Celia.—Faërie Queene, Spenser. (1) Mother of Faith, Hope and Charity. She was herself known as Heavenliness and lived in the hospices Holiness. (2) Celia, cousin to Rosalind in Shakespeare’s comedy As You Like It. Celia is a common poetical name for a lady or a lady-love.
Chadband (chad´band), The Rev.—A clerical character in Dickens’ Bleak House. He will always stand as a type of hypocritical piety.
Chanticleer (chan´ti-klēr).—The cock in the tale of Reynard the Fox, and in Chaucer’s Nonne Prestes Tale.
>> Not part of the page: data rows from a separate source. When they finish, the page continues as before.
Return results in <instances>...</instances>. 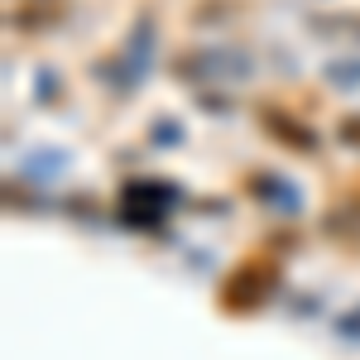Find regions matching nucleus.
Masks as SVG:
<instances>
[{
    "mask_svg": "<svg viewBox=\"0 0 360 360\" xmlns=\"http://www.w3.org/2000/svg\"><path fill=\"white\" fill-rule=\"evenodd\" d=\"M178 202H183V193L173 183H164V178H135V183L120 188V221L139 226V231H159Z\"/></svg>",
    "mask_w": 360,
    "mask_h": 360,
    "instance_id": "1",
    "label": "nucleus"
},
{
    "mask_svg": "<svg viewBox=\"0 0 360 360\" xmlns=\"http://www.w3.org/2000/svg\"><path fill=\"white\" fill-rule=\"evenodd\" d=\"M269 293H278V269L274 259H245L236 264L221 283V307L226 312H255L269 303Z\"/></svg>",
    "mask_w": 360,
    "mask_h": 360,
    "instance_id": "2",
    "label": "nucleus"
},
{
    "mask_svg": "<svg viewBox=\"0 0 360 360\" xmlns=\"http://www.w3.org/2000/svg\"><path fill=\"white\" fill-rule=\"evenodd\" d=\"M154 44H159V29L154 20H139L130 29V39H125V53L120 58H106V68H101V77H111L120 91H130L149 77V58H154Z\"/></svg>",
    "mask_w": 360,
    "mask_h": 360,
    "instance_id": "3",
    "label": "nucleus"
},
{
    "mask_svg": "<svg viewBox=\"0 0 360 360\" xmlns=\"http://www.w3.org/2000/svg\"><path fill=\"white\" fill-rule=\"evenodd\" d=\"M259 125H264V130H269V135H274L283 149H293V154H312V149H317L312 125H303L298 115L278 111V106H264V111H259Z\"/></svg>",
    "mask_w": 360,
    "mask_h": 360,
    "instance_id": "4",
    "label": "nucleus"
},
{
    "mask_svg": "<svg viewBox=\"0 0 360 360\" xmlns=\"http://www.w3.org/2000/svg\"><path fill=\"white\" fill-rule=\"evenodd\" d=\"M245 193L255 197V202H269V207H278V212H288V217L303 207L298 188H293L288 178H278V173H255V178H245Z\"/></svg>",
    "mask_w": 360,
    "mask_h": 360,
    "instance_id": "5",
    "label": "nucleus"
},
{
    "mask_svg": "<svg viewBox=\"0 0 360 360\" xmlns=\"http://www.w3.org/2000/svg\"><path fill=\"white\" fill-rule=\"evenodd\" d=\"M327 236H336V240H356L360 236V202L336 207L332 217H327Z\"/></svg>",
    "mask_w": 360,
    "mask_h": 360,
    "instance_id": "6",
    "label": "nucleus"
},
{
    "mask_svg": "<svg viewBox=\"0 0 360 360\" xmlns=\"http://www.w3.org/2000/svg\"><path fill=\"white\" fill-rule=\"evenodd\" d=\"M327 82L332 86H360V58H336V63H327Z\"/></svg>",
    "mask_w": 360,
    "mask_h": 360,
    "instance_id": "7",
    "label": "nucleus"
},
{
    "mask_svg": "<svg viewBox=\"0 0 360 360\" xmlns=\"http://www.w3.org/2000/svg\"><path fill=\"white\" fill-rule=\"evenodd\" d=\"M149 135H154V144H178V139H183V125H178V120H154V130H149Z\"/></svg>",
    "mask_w": 360,
    "mask_h": 360,
    "instance_id": "8",
    "label": "nucleus"
},
{
    "mask_svg": "<svg viewBox=\"0 0 360 360\" xmlns=\"http://www.w3.org/2000/svg\"><path fill=\"white\" fill-rule=\"evenodd\" d=\"M336 336H341V341H360V307H351V312L336 317Z\"/></svg>",
    "mask_w": 360,
    "mask_h": 360,
    "instance_id": "9",
    "label": "nucleus"
},
{
    "mask_svg": "<svg viewBox=\"0 0 360 360\" xmlns=\"http://www.w3.org/2000/svg\"><path fill=\"white\" fill-rule=\"evenodd\" d=\"M336 139L351 144V149H360V115H346V120L336 125Z\"/></svg>",
    "mask_w": 360,
    "mask_h": 360,
    "instance_id": "10",
    "label": "nucleus"
},
{
    "mask_svg": "<svg viewBox=\"0 0 360 360\" xmlns=\"http://www.w3.org/2000/svg\"><path fill=\"white\" fill-rule=\"evenodd\" d=\"M202 111H226V96H212V91H202Z\"/></svg>",
    "mask_w": 360,
    "mask_h": 360,
    "instance_id": "11",
    "label": "nucleus"
}]
</instances>
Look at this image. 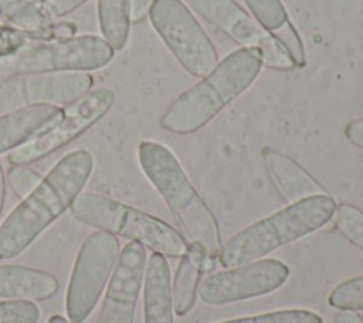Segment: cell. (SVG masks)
Here are the masks:
<instances>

Charlemagne (chär´le-män).—The romance of Charlemagne and his paladins is of French origin, as the romances of King Arthur and the Knights of the Round Table is of Celtic or Welsh origin. According to one tradition Charlemagne is not dead, but waits, crowned and armed, in Odenberg, near Saltzburg, till the time of the antichrist, when he will wake up and deliver Christendom. According to another tradition, Charlemagne appears in seasons of plenty. He crosses the Rhine on a golden bridge, and blesses both cornfields and vineyards.
Charmian (chär´mi-an).—A kind-hearted but simple-minded female attendant on Cleopatra in Shakespeare’s play of Antony and Cleopatra.
Cheeryble (chēr´i-bl) Brothers, The.—A firm of benevolent London merchants in Dickens’ Nicholas Nickleby.
Chery and Fair-Star.—Countess d’Aulnoy’s Fairy Tales. Two children of royal birth, whom their father’s brothers and their mother’s sisters cast out to sea; they are found and brought up by a corsair and his wife. Ultimately they are told of their birth by a green bird and marry each other. A similar tale is found in The Arabian Nights.
Chibiabos.—The musician in Longfellow’s Hiawatha, personifying harmony in nature.
Childe Harold’s Pilgrimage.—A poem, in the Spenserian stanza, by Lord Byron. It consists of four cantos, of which the first and second were published in 1812, the third in 1816, and the fourth in 1818; and the preface to the first two cantos contained the following explanation of the origin and purpose of the poem.
“It was written,” says Lord Byron, “for the most part, amid the scenes which it attempts to describe. It was begun in Albania; and the parts relative to Spain and Portugal were composed from the author’s observations in those countries.... the scenes attempted to be sketched are in Spain, Portugal, Epirus, Acarnania, and Greece (the third canto describes scenes in Belgium, Switzerland, and the Valley of the Rhine; and canto four is chiefly occupied with Rome).... A fictitious character is introduced for the sake of giving some connection to the piece, which, however, makes no pretensions to regularity. It has been suggested to me by friends, on whose opinion I set a high value, that in this fictitious character, Childe Harold, I may incur the suspicion of having intended some real personage; this I beg leave, once for all, to disclaim. Harold is the creation of imagination, for the purpose I have stated. In some trivial particulars, and those merely local, there might be grounds for such a notion; but in the main points, I should hope, none whatever. It is almost superfluous to mention that the appellation ‘Childe’ is used as more consonant with the old structure of versification which I have adopted.”